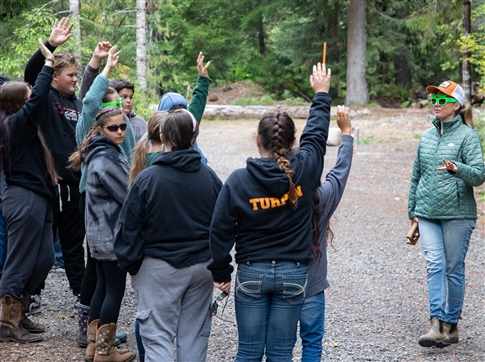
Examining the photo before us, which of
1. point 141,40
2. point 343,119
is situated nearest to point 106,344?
point 343,119

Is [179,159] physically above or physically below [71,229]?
above

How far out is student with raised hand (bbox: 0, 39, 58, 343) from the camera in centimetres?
498

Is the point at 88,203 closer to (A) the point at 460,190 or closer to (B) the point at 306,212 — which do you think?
(B) the point at 306,212

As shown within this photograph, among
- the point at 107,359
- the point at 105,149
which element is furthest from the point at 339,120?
the point at 107,359

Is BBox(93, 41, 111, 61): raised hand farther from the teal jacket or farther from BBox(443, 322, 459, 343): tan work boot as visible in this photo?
BBox(443, 322, 459, 343): tan work boot

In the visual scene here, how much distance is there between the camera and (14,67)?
35.3ft

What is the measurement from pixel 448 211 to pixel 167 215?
2540mm

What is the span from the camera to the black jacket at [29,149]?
16.1 ft

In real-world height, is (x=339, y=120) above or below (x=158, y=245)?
above

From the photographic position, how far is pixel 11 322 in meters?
4.99

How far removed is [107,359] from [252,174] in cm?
190

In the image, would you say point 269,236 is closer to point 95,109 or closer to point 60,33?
point 95,109

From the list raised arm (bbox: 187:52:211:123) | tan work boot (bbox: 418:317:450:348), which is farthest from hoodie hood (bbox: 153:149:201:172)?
tan work boot (bbox: 418:317:450:348)

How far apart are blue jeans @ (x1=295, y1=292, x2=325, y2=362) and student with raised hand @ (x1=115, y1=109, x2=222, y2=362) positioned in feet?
2.07
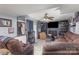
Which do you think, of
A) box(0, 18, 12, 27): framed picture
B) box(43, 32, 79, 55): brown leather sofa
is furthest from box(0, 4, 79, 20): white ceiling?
box(43, 32, 79, 55): brown leather sofa

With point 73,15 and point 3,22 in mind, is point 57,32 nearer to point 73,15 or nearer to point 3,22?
point 73,15

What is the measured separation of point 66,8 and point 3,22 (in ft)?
2.53

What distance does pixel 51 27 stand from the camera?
72.1 inches

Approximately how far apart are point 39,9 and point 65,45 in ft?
1.74

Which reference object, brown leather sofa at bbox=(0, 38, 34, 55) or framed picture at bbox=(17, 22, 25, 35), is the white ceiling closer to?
framed picture at bbox=(17, 22, 25, 35)

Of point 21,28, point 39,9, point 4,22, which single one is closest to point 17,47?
point 21,28

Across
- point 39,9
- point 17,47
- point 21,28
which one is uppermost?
point 39,9

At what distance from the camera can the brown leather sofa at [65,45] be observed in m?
1.77

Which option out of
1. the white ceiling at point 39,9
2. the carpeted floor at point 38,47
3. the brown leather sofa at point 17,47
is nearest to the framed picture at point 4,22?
the white ceiling at point 39,9

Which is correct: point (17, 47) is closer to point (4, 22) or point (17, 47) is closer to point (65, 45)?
point (4, 22)

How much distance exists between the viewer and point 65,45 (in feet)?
5.81

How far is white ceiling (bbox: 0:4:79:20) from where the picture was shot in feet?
5.80

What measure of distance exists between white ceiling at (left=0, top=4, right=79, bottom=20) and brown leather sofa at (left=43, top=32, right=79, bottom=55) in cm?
25

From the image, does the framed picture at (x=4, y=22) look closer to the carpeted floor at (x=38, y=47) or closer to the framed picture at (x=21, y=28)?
the framed picture at (x=21, y=28)
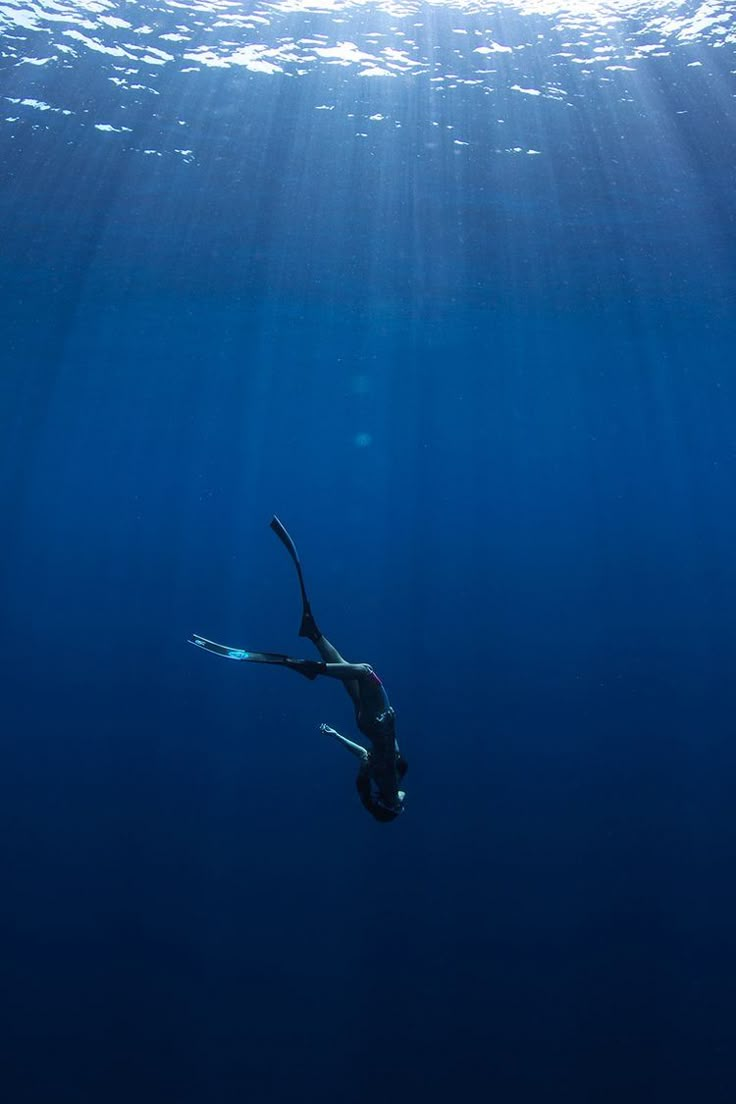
.....
Please reproduce the items above word for word, leaving out the pictures.

Examining the photo before us, which of
1. point 141,40
2. point 343,119
is situated nearest to point 106,344?
point 343,119

Is [179,159] physically above or physically below [71,229]?
above

How far out is student with raised hand (bbox: 0, 39, 58, 343) from the camera in centimetres?
498

Is the point at 88,203 closer to (A) the point at 460,190 or closer to (B) the point at 306,212 — which do you think?
(B) the point at 306,212

As shown within this photograph, among
- the point at 107,359
- the point at 105,149
which element is furthest from the point at 339,120?
the point at 107,359

Is BBox(93, 41, 111, 61): raised hand farther from the teal jacket or farther from BBox(443, 322, 459, 343): tan work boot as visible in this photo?
BBox(443, 322, 459, 343): tan work boot

In the visual scene here, how much distance is there between the camera and (14,67)?
35.3ft

What is the measurement from pixel 448 211 to pixel 167 215?
2540mm

What is the span from the camera to the black jacket at [29,149]?
16.1 ft

In real-world height, is (x=339, y=120) above or below (x=158, y=245)?
above

From the photographic position, how far is pixel 11 322 in meters?
4.99

How far removed is [107,359] from [252,174] in cm?
190

In the image, would you say point 269,236 is closer to point 95,109 or closer to point 60,33?
point 95,109

From the list raised arm (bbox: 187:52:211:123) | tan work boot (bbox: 418:317:450:348), which is farthest from hoodie hood (bbox: 153:149:201:172)?
tan work boot (bbox: 418:317:450:348)

How far apart are blue jeans @ (x1=295, y1=292, x2=325, y2=362) and student with raised hand @ (x1=115, y1=109, x2=222, y2=362) positioned in feet?
2.07
Which do you think, of
A) box(0, 18, 12, 27): framed picture
B) box(43, 32, 79, 55): brown leather sofa
is furthest from box(0, 4, 79, 20): white ceiling?
box(43, 32, 79, 55): brown leather sofa

With point 73,15 and point 3,22 in mind, is point 57,32 nearer to point 73,15 or nearer to point 3,22?
point 73,15

What is the measured separation of point 66,8 and point 3,22 (in ft)?
2.53

What distance does pixel 51 27 stand from the camera?
72.1 inches

Approximately how far apart are point 39,9 and point 65,45 in ft?
1.74

Which reference object, brown leather sofa at bbox=(0, 38, 34, 55) or framed picture at bbox=(17, 22, 25, 35), is the white ceiling closer to?
framed picture at bbox=(17, 22, 25, 35)

Of point 21,28, point 39,9, point 4,22, which single one is closest to point 17,47?
point 21,28

Across
- point 39,9
- point 17,47
- point 21,28
which one is uppermost?
point 39,9

At what distance from the camera can the brown leather sofa at [65,45] be observed in m?
1.77

Which option out of
1. the white ceiling at point 39,9
2. the carpeted floor at point 38,47
3. the brown leather sofa at point 17,47
is nearest to the framed picture at point 4,22?
the white ceiling at point 39,9

Which is correct: point (17, 47) is closer to point (4, 22) or point (17, 47) is closer to point (65, 45)?
point (4, 22)

How much distance exists between the viewer and point 65,45 (in feet)?
5.81

How far is white ceiling (bbox: 0:4:79:20) from where the picture was shot in feet?
5.80

What measure of distance exists between white ceiling at (left=0, top=4, right=79, bottom=20) and brown leather sofa at (left=43, top=32, right=79, bottom=55) in cm?
25

From the image, does the framed picture at (x=4, y=22) look closer to the carpeted floor at (x=38, y=47) or closer to the framed picture at (x=21, y=28)?
the framed picture at (x=21, y=28)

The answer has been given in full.